I wanted to know for sure that I had done what my Heavenly Father expected of me. I knew I had only had my last child because He made it so. After a miscarriage that had threatened my life, it was only through the power of a priesthood blessing that I was willing and able to try again.
However, if He helped me through this pregnancy, wouldn’t He help me again, if that was His will? So, I sought to find out the will of God.
As Latter-day Saints know, we do this through scripture study, prayer, pondering, listening to the Spirit. After many weeks of soul-searching inquiry, I received a peace and knowledge that my family was complete. There were to be no more babies.
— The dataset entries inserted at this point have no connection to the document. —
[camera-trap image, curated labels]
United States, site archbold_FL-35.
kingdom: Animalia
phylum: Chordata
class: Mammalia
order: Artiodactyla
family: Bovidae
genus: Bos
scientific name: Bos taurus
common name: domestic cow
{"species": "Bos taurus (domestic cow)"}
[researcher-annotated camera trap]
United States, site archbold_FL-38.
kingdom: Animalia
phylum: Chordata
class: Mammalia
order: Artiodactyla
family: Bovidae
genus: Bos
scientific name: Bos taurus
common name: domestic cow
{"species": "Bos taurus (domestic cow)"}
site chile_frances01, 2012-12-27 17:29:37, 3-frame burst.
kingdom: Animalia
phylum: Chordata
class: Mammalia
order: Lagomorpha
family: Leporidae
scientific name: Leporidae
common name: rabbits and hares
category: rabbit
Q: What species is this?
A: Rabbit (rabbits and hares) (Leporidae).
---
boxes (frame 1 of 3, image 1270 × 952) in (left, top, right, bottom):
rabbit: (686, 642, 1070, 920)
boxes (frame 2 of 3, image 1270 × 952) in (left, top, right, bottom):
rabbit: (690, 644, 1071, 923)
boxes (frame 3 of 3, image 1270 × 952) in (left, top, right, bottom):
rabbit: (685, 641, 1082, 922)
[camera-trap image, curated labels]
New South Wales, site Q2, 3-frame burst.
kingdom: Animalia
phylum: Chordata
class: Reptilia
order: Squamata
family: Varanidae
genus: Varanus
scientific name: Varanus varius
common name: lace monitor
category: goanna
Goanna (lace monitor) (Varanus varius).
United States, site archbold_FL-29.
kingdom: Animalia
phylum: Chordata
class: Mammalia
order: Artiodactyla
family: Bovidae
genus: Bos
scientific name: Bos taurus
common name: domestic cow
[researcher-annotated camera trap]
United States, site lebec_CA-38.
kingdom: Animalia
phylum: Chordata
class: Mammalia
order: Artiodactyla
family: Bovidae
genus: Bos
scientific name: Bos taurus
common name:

It was a bittersweet answer. My last baby was just a few months old when I knew this was my truth. It made every joyous stage of her development that much sweeter, as I knew I had to savor it. It made every night full of teething-inducing screaming that much easier knowing it was the last time I had to endure that torture.
As I watch her grow and change at the same rapid-fire rate I have become accustomed to with my other children, I alternately thank heaven this is my last one and weep quietly because this will never come again to me.
But I have peace. I know I brought every spirit to Earth that the Lord wanted me to.
Sometimes people ask me if I’m really sure. After all, their sister/cousin/coworker/friend was so sure, and then ended up having another child.
But, I am. I am sure because my decision was not based on how big our house was or how much money we have or whether I wanted another baby.
My decision was based on personal revelation. That’s enough for me.